Re-Entering the World of Weaving

If you have visited our lodge sometime in the last year, you may have noticed a large piece of equipment when you first walk in the door:

The only place it fits!

Thanks to a chance opportunity, I acquired a new-to-me loom, about a year and a half ago.  Greg and I went to pick it up with his big pick-up truck, and dis-assembled, it literally filled the back.  We brought it home, stacked all of the pieces in the store, and there it stayed until Paul put it back together for me.  It was during a time that I had to be gone for several days at a stretch. It was wonderful to come home and see it all set up.  Since then, it's been a real journey to put it into actual use.

It was many years ago that I began weaving.  While in college, I needed a fine arts credit.  I like to put it this way:  I don't sing or dance or paint or draw, so it was a little intimidating to find a course.  When I saw one for beginning weaving, I decided that was a safe choice.  I always enjoyed working with my hands, and I was already a knitter, amongst other things.  That was the start of several classes and independent studies that I ended up taking to learn this.

In my early years at the lodge, I had a different loom set up.  First it was in the little cabin Agate, then the lodge, and eventually I moved it to the little log cabin we refer to as either the studio or old number four. That served me well as a place to work, but eventually, for a number of reasons, I stored everything away.  It just wasn't the time in my life to be trying to pursue weaving, between work, family, and homeschool. 

Now I am working on starting again.  When I am asked what I weave, my standard current answer is rectangles.  I started with a project that used some yarn from my stash, and wove up a scarf.  It was a little frustrating, but a good starter project for re-learning what to do when the tension goes bad or a warp string breaks.  From there, I turned to my old friend, cotton yarn, and made two more scarves.

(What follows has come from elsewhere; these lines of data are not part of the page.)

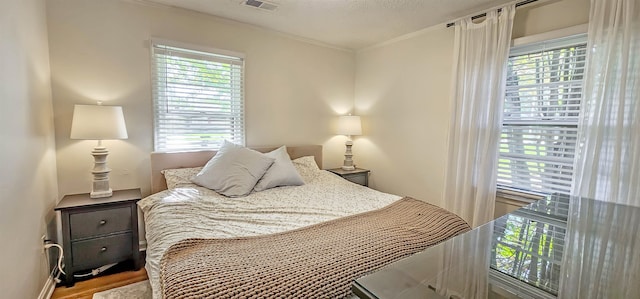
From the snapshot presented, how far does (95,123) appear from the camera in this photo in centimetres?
218

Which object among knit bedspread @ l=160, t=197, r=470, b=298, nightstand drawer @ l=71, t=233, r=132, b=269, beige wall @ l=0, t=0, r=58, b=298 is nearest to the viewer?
knit bedspread @ l=160, t=197, r=470, b=298

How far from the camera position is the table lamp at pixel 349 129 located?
378cm

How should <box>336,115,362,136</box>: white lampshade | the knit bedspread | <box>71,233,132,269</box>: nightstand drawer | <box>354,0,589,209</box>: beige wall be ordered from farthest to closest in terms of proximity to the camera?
1. <box>336,115,362,136</box>: white lampshade
2. <box>354,0,589,209</box>: beige wall
3. <box>71,233,132,269</box>: nightstand drawer
4. the knit bedspread

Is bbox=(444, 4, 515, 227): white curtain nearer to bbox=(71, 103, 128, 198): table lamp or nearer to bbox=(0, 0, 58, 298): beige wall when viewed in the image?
bbox=(71, 103, 128, 198): table lamp

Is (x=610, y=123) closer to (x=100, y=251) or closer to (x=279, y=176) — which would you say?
(x=279, y=176)

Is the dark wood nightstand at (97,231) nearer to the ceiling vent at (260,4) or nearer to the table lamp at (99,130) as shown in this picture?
the table lamp at (99,130)

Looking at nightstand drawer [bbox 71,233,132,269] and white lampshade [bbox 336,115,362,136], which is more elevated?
white lampshade [bbox 336,115,362,136]

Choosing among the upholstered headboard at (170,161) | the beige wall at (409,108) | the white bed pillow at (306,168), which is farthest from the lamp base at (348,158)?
the upholstered headboard at (170,161)

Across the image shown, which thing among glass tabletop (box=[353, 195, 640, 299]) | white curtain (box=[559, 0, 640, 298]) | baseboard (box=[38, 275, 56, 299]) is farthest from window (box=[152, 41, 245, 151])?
white curtain (box=[559, 0, 640, 298])

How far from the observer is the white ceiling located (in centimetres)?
252

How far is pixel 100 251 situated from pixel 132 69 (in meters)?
1.58

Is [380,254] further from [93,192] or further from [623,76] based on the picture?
[93,192]

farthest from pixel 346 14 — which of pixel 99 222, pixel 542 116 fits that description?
pixel 99 222

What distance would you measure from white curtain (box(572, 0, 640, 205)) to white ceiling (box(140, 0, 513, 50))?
2.62ft
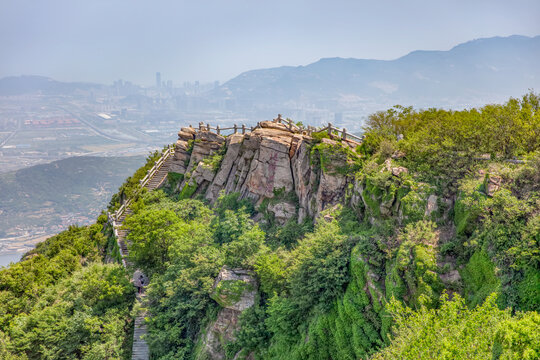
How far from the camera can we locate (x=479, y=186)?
14.5 metres

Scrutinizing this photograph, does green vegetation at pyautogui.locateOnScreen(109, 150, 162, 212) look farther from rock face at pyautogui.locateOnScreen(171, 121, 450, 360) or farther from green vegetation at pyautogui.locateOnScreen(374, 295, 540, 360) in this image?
green vegetation at pyautogui.locateOnScreen(374, 295, 540, 360)

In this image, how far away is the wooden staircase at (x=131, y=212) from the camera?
70.3 feet

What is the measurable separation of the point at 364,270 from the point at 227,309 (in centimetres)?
804

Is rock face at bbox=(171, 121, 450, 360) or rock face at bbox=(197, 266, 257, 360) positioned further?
rock face at bbox=(197, 266, 257, 360)

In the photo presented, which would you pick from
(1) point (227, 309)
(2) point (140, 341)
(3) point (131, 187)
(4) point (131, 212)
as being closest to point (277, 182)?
(1) point (227, 309)

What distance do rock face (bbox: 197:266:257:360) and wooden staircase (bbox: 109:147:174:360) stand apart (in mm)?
4866

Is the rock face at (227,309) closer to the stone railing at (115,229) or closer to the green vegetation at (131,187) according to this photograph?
the stone railing at (115,229)

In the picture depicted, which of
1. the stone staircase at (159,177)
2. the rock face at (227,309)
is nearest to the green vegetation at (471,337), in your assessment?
the rock face at (227,309)

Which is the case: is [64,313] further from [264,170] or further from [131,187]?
[131,187]

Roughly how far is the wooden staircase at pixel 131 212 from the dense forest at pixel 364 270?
2.54ft

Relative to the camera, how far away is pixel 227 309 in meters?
19.1

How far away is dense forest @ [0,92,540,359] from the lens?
10.8m

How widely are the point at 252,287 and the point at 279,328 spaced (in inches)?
118

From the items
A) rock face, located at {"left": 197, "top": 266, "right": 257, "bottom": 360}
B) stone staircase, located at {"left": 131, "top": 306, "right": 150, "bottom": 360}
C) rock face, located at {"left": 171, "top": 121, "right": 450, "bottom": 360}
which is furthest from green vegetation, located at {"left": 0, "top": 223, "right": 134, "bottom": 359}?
rock face, located at {"left": 171, "top": 121, "right": 450, "bottom": 360}
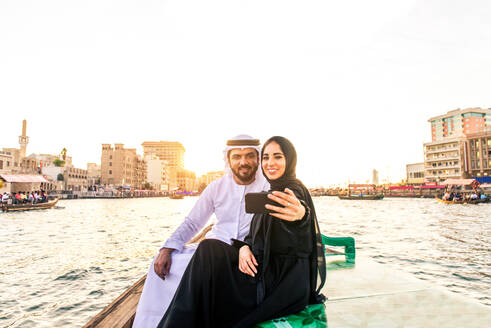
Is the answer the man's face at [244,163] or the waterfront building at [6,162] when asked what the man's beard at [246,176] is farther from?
the waterfront building at [6,162]

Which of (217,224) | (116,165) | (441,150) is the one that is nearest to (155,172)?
(116,165)

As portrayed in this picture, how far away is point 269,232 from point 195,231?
48.0 inches

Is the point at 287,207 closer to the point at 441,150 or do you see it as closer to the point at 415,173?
the point at 441,150

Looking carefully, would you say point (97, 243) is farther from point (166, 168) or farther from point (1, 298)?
point (166, 168)

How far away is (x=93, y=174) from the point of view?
4414 inches

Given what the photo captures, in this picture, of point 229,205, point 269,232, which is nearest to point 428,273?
point 229,205

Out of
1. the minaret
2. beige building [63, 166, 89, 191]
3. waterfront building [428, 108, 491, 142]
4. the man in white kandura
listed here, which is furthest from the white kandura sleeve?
waterfront building [428, 108, 491, 142]

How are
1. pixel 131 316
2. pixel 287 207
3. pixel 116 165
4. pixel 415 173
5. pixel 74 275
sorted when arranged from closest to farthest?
1. pixel 287 207
2. pixel 131 316
3. pixel 74 275
4. pixel 415 173
5. pixel 116 165

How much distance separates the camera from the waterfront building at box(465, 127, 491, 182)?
64.2 m

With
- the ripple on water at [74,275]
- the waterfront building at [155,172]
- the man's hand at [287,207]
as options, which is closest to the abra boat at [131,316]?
the man's hand at [287,207]

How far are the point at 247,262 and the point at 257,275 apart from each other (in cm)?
12

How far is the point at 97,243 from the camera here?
42.5 ft

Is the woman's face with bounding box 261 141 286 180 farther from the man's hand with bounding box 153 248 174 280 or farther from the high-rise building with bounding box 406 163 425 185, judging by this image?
the high-rise building with bounding box 406 163 425 185

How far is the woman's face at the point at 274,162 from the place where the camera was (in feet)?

Next up was a longer warp, destined to be dishtowels.  It may seem like a crazy thing to take the time to weave an object that is destined to be used for the task of drying dishes.  But it ultimately is quite satisfying, both in the process of making it, and then in the using of them once they are finished.  This loom has the capability to do much more patterning than my old loom.  My future projects include learning more about how to accomplish this, again starting out with basic dishtowels as my vehicle.

It's wonderful to be back in the realm of this hobby that I love.  I am fortunate to have a beautiful corner to work, with awesome views out to the woods and the lake.  What better inspiration could I have than the Northwoods?